Difficile d'entrevoir une embellie en
2024 alors que les mises en chantier devraient encore continuer de
chuter cette année : si le secteur du bâtiment a été dynamique en
2023 (+8,1% de son chiffre d'affaires), les
entreprises de travaux publics ont enregistré une plus faible
progression des volumes de vente (1%) et la production dans le gros
œuvre affiche une baisse proche des 2%.
Après
de belles performances en 2023 puisque les entreprises ont pu vivre sur
leurs carnets de commande, le secteur peine à faire passer les
hausses de coûts et à maintenir sa rentabilité. Les
indicateurs ne sont pas au beau fixe : depuis le second semestre
2023, les entreprises font face à la crise du logement neuf, même
si les effets ne s'en font pas encore totalement ressentir. On
observe également un recul de 4 points des investissements pour les
artisans du BTP.
Accélération
de la crise
Des chiffres qui inquiètent forcément
Laurent Depoorter, président de la CPME (Confédération des Petites
et Moyennes Entreprises) Nord : «La
crise s'est accélérée depuis quelques mois avec une baisse de la
demande immobilière. Il y a de moins en moins de projets en
construction : les entreprises ont des difficultés à investir et
les particuliers attendent que les taux baissent. De son côté, la
promotion immobilière subit des contraintes administratives majeures
qui ne lui permettent pas d'avancer».
Et de citer notamment les nombreux recours auxquels peuvent être
confrontés les acteurs du BTP et qui peuvent tout simplement mener à
l'arrêt du chantier.
Un
combat contre «les
aberrations administratives»
que le président mène de front avec son partenaire de longue date,
la FFB Hauts-de-France : «Nous
travaillons depuis quelques années déjà avec les services de la
Préfecture pour fluidifier les échanges entre les entreprises et
l'administration. Nous avons une oreille très attentive ; il s'agit
de faire comprendre que des projets ne peuvent pas être refusés
sans dialogue avec les entrepreneurs».
Vigilance
mais de l'optimisme malgré tout
Car
si la production de logements supplémentaires est aujourd'hui une
nécessité absolue, les entrepreneurs doivent construire en faisant
face aux difficultés qui s'accumulent. «Nous
avons remonté l'information au Gouvernement, reste maintenant à agir rapidement.

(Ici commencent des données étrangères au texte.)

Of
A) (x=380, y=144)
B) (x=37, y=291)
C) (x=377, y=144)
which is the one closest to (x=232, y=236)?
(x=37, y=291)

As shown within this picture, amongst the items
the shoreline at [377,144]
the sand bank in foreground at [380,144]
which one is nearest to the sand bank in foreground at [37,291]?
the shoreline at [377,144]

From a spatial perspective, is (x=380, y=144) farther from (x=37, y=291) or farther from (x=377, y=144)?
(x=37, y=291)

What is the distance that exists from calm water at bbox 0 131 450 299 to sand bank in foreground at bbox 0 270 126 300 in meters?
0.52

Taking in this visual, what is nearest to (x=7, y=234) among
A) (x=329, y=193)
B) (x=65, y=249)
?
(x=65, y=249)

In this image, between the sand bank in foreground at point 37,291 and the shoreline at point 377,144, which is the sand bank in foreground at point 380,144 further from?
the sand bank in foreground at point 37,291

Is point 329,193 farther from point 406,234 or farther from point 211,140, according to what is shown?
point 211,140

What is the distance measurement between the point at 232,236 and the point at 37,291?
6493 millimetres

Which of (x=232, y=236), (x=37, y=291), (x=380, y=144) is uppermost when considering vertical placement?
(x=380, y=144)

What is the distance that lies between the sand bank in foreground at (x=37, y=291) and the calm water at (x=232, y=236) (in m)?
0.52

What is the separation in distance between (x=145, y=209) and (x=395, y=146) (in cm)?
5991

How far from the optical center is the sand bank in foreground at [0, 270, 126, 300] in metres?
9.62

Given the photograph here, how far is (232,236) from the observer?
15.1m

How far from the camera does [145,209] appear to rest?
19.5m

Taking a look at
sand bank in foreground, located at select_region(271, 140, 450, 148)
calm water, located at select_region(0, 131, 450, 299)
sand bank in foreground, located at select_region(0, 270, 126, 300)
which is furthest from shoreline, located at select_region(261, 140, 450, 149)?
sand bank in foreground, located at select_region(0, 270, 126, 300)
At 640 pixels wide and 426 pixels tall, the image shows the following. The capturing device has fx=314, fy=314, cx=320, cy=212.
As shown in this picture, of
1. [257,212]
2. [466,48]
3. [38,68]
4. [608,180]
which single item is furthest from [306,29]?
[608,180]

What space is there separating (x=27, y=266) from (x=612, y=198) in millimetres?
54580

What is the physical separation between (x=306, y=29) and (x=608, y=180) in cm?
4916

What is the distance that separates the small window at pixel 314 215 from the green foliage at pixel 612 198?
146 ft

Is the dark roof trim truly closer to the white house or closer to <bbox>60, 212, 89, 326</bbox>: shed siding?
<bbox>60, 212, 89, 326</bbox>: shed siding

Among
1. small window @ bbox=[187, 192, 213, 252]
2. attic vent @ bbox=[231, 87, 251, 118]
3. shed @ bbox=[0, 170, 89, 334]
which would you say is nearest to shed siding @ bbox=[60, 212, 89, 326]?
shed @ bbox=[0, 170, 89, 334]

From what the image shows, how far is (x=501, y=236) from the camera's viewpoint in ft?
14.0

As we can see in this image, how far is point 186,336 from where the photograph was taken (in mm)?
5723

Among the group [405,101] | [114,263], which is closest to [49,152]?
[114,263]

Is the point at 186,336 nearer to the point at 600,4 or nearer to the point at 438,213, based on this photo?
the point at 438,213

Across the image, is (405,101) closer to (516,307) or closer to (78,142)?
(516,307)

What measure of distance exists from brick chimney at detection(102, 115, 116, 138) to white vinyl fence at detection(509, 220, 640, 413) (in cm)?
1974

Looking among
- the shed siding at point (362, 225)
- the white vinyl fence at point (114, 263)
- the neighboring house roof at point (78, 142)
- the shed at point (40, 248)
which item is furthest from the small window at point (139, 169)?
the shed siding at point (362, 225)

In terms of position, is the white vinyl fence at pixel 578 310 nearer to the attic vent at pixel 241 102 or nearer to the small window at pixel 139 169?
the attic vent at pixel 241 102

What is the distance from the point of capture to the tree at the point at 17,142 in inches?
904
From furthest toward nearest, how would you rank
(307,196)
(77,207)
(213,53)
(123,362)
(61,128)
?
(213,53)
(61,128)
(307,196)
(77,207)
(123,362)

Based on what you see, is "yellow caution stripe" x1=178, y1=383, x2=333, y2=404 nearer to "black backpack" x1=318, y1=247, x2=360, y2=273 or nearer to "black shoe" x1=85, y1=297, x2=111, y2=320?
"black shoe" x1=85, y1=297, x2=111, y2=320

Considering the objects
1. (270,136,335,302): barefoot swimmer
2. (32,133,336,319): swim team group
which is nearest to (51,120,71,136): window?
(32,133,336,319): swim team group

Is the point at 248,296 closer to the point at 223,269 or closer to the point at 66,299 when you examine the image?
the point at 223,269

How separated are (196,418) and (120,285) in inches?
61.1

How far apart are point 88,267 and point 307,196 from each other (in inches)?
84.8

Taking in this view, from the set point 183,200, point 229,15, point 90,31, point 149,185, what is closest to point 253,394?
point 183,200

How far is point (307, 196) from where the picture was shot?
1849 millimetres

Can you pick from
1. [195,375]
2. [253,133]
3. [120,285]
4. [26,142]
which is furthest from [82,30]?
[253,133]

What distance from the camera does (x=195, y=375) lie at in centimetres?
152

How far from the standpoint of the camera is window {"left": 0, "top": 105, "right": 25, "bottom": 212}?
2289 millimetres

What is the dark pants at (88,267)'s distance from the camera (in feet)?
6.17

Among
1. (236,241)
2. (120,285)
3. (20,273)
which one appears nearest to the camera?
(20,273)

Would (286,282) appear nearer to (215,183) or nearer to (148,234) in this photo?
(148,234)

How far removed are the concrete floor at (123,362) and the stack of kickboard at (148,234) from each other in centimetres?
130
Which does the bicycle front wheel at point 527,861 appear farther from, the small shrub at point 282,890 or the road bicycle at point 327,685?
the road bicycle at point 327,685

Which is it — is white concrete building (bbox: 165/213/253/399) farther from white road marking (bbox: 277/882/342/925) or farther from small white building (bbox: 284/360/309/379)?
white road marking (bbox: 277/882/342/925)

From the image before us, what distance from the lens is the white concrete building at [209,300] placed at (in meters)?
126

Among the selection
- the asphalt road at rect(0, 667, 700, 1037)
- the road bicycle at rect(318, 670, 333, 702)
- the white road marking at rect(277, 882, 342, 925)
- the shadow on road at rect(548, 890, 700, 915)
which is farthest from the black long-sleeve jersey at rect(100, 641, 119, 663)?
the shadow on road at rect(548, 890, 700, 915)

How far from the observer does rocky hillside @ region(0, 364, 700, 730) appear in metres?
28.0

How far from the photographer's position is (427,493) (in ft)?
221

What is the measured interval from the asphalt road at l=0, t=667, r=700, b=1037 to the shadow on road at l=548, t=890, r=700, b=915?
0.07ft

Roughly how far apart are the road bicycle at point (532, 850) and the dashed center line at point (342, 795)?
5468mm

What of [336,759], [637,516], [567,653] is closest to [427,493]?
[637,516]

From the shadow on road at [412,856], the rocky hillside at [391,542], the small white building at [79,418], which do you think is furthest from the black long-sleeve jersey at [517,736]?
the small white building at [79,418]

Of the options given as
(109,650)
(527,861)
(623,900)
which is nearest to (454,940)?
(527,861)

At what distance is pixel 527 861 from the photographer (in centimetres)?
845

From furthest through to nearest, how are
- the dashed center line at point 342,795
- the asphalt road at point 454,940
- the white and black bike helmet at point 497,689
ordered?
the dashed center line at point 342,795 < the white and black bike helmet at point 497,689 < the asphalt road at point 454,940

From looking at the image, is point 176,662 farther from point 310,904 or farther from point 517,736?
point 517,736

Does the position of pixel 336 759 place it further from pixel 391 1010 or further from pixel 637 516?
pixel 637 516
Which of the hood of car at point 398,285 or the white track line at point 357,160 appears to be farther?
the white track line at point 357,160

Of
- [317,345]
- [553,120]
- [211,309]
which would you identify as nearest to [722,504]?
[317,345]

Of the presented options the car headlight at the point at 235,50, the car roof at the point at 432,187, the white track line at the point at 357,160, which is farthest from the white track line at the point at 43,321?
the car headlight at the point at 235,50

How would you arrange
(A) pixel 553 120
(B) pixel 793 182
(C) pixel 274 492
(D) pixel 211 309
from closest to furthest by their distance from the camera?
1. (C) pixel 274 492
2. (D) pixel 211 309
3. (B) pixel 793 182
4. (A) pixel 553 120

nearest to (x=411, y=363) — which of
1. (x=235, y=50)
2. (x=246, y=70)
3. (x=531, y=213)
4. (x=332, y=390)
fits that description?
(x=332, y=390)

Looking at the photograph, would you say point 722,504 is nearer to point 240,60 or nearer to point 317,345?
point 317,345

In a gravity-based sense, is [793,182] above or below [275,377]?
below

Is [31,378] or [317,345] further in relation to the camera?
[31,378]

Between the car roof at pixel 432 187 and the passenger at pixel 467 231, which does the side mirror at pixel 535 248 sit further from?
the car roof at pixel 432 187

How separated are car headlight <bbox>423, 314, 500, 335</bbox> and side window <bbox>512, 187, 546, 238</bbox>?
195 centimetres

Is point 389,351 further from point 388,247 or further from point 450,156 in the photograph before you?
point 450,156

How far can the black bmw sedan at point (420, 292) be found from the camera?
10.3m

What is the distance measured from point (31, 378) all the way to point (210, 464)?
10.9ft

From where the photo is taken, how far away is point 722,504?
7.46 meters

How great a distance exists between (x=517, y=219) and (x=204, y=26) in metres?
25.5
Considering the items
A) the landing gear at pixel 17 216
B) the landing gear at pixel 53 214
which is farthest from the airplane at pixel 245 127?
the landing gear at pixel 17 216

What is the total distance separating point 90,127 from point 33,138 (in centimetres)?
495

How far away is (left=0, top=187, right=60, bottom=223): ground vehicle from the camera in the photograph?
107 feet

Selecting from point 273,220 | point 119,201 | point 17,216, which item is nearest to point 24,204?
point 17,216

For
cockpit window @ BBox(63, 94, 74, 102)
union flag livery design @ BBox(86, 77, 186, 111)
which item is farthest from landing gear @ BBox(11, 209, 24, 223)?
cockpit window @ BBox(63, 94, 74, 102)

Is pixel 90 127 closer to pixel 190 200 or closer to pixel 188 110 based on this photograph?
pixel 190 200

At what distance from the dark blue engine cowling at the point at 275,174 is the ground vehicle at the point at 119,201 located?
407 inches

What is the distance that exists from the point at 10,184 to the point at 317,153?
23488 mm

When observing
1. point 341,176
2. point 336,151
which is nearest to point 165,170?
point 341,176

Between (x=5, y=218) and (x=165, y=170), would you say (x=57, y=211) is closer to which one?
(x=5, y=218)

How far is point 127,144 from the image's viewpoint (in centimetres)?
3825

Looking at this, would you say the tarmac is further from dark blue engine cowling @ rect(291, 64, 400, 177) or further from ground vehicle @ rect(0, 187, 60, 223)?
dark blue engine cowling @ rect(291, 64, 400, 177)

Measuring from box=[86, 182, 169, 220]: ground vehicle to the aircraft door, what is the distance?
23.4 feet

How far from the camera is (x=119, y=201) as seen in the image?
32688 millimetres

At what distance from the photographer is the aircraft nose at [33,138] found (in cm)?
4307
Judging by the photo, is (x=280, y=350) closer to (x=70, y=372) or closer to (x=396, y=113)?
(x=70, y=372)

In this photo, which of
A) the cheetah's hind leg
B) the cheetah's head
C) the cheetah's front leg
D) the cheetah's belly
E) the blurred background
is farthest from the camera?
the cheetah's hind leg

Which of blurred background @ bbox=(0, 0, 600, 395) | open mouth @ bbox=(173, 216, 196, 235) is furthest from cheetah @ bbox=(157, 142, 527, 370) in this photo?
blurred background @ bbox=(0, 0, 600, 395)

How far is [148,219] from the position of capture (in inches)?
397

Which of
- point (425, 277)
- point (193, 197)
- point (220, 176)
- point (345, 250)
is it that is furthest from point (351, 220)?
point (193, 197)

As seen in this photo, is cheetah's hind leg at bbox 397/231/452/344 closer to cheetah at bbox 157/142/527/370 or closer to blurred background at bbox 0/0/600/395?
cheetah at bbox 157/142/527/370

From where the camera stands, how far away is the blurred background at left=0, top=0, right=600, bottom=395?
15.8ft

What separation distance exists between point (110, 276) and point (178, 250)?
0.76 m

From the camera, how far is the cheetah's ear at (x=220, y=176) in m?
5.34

Certes, il y a des aides pour répondre à
la crise du logement mais la crise de l'offre doit être gérée par
les entreprises»
prône Laurent Depoorter qui craint d'être touché par une crise du
logement «de
plein fouet».
Pour autant, les chefs d'entreprises conservent la résilience qui leur est propre et le président de la CPME Nord ne constate pas – pour l'instant – de recrudescence des dépôts de bilan. Il mise aussi beaucoup sur l'installation des gigafactories sur le Dunkerquois pour booster le secteur : «C'est une extraordinaire opportunité. Tous ces projets vont permettre de relancer le BTP car il faudra loger ces milliers de collaborateurs. On peut vraiment compter sur un secteur très dynamique dans les Hauts-de-France, avec des fédérations et des acteurs qui jouent le jeu. Mais je reste tout de même vigilant car je pense aux entrepreneurs qui ont créé en 2020 et qui, depuis, n'ont connu que des crises. Il n'y a pas eu un moment de répit depuis.»